As I reached Basle and saw the spires of the Cathedral rising above the Rhine, it seemed to me that the great convulsion, which was then rocking all Europe with seismic violence, was the greatest since that of the French Revolution and might have as lasting results as the great schism of the sixteenth century.

I was not fated to see the tomb, for when I reached my hotel the facilities of civilization had broken down so abruptly that if I did not wish to be interned in Switzerland I must leave early on the following morning for Paris. Transportation had almost entirely collapsed, communication was difficult, and credit itself was so strained that “mine host” of the Three Kings was disposed to look askance even at gold.

Our journey took us to France by way of Delle. Twenty-four hours after we passed that frontier town, German soldiers entered and blew out the brains of a French custom-house officer, thus the first victim in the greatest war that the world has ever known.

As we journeyed from Basle to Paris on that last day of July the fair fields of France never looked more beautiful. In the gleaming summer sun they made a new “field of the cloth of gold,” and the hayricks looked like the aureate tents of a mighty army. It was harvest time, but already the laborers had deserted their fields which, although “white unto the harvest,” seemed bereft of the tillers. Some had left the bounty of nature to join in the harvest of death. From the high pasture lands of the Alps the herdsmen at the ringing of the village church bells had left their herds and before night had fallen were on their way to the front.

At Belfort the station was crowded with French troops and an elderly French couple came into our compartment. The eyes of the wife were red with weeping, while the man sank into his seat and with his head upon his breast gazed moodily into vacancy. They had just parted with their son, who had joined the colors. I stood for a time with this French gentleman in the corridor of the train, but as he could not speak English or German and I could not speak French, it was impossible for us to communicate the intense and tragical thoughts that were passing through our minds.
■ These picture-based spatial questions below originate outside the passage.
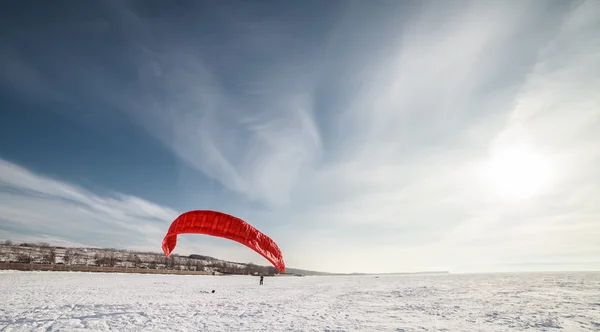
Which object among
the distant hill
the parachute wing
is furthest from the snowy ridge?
the parachute wing

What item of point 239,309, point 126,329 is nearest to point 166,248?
point 126,329

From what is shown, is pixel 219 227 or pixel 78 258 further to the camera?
pixel 78 258

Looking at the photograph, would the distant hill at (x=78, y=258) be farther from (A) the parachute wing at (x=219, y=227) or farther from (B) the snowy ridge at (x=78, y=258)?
(A) the parachute wing at (x=219, y=227)

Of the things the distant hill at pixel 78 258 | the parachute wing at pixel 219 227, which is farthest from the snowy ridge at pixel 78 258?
the parachute wing at pixel 219 227

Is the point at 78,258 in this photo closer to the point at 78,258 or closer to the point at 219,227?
the point at 78,258

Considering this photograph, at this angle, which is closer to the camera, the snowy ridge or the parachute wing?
the parachute wing

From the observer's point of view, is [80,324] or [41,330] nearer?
[41,330]

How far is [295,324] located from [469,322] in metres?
7.34

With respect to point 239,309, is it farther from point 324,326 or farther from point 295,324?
point 324,326

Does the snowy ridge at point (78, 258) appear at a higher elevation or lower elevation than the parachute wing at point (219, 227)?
lower

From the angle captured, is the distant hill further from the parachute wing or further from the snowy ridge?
the parachute wing

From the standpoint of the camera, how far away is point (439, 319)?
42.2 ft

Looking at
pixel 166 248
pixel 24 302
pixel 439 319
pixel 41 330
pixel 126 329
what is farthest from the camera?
pixel 24 302

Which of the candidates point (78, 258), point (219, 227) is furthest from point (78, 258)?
point (219, 227)
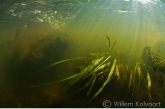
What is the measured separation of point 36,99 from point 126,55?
338cm

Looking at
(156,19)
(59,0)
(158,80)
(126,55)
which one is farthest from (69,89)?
(156,19)

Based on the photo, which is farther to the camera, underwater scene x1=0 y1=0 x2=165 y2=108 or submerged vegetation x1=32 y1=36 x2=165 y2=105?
underwater scene x1=0 y1=0 x2=165 y2=108

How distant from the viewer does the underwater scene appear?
2842 millimetres

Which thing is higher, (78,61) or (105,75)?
(105,75)

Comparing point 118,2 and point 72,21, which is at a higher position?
point 118,2

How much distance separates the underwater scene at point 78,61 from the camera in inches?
112

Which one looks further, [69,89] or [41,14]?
[41,14]

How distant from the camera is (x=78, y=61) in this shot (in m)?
4.32

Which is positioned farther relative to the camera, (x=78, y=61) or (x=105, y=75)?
(x=78, y=61)

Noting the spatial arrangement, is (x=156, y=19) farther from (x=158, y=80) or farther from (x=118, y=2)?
(x=158, y=80)

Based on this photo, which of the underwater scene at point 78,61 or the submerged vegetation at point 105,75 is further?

Suddenly he pointed to the smiling harvest fields, by which we passed so swiftly, and said “Perdu! perdu!” This word of tragical import could have been applied to all civilization as well.

The night of our arrival in Paris I fully expected to see a half a million Frenchmen parading the streets and enthusiastically cheering for war and crying, as in 1870, “à Berlin!” I was to witness an extraordinary transformation of a great nation. An unusual silence brooded over the city. A few hundred people paraded the chief avenues, crying “down with war!”, while a separate crowd of equal size sang the national hymn. With these exceptions there was no cheering or enthusiasm, such as I would have expected from my preconceived idea of French excitability. Men spoke in undertones, with a quiet but subdued intensity of feeling rather than with frenzied enthusiasm.

With a devotion that was extraordinary and a pathetically brave submission to a possible fate, they seemed to be sternly resolved to die to the last man, if necessary, in defense of their noble nation. Although I subsequently saw in the thrilling days of mobilization many thousands of soldiers pass through the railroad stations on their way to the front, I never heard the rumble of a drum or saw the waving of regimental colors.

No sacrifice seemed to be too great, whether it was asked of man, woman, or child. The spirit of materialism for the time being vanished. The newspapers shrunk to a single sheet and all commercial advertisements disappeared. Theaters, art galleries, museums, libraries, closed their doors. Upon some streets nearly every shop was closed, with the simple but eloquent placard “Gone to join the colors.” The French people neither exulted, boasted, nor complained. The only querulous element was a small minority of the large body of American tourists, so suddenly caught in a terrific storm of human passions, who seemed to feel that this Red Sea of blood should part until they could walk dry-shod to the shore of safety.

In Germany similar scenes were enacted and a like spirit of courage and self-sacrifice was shown.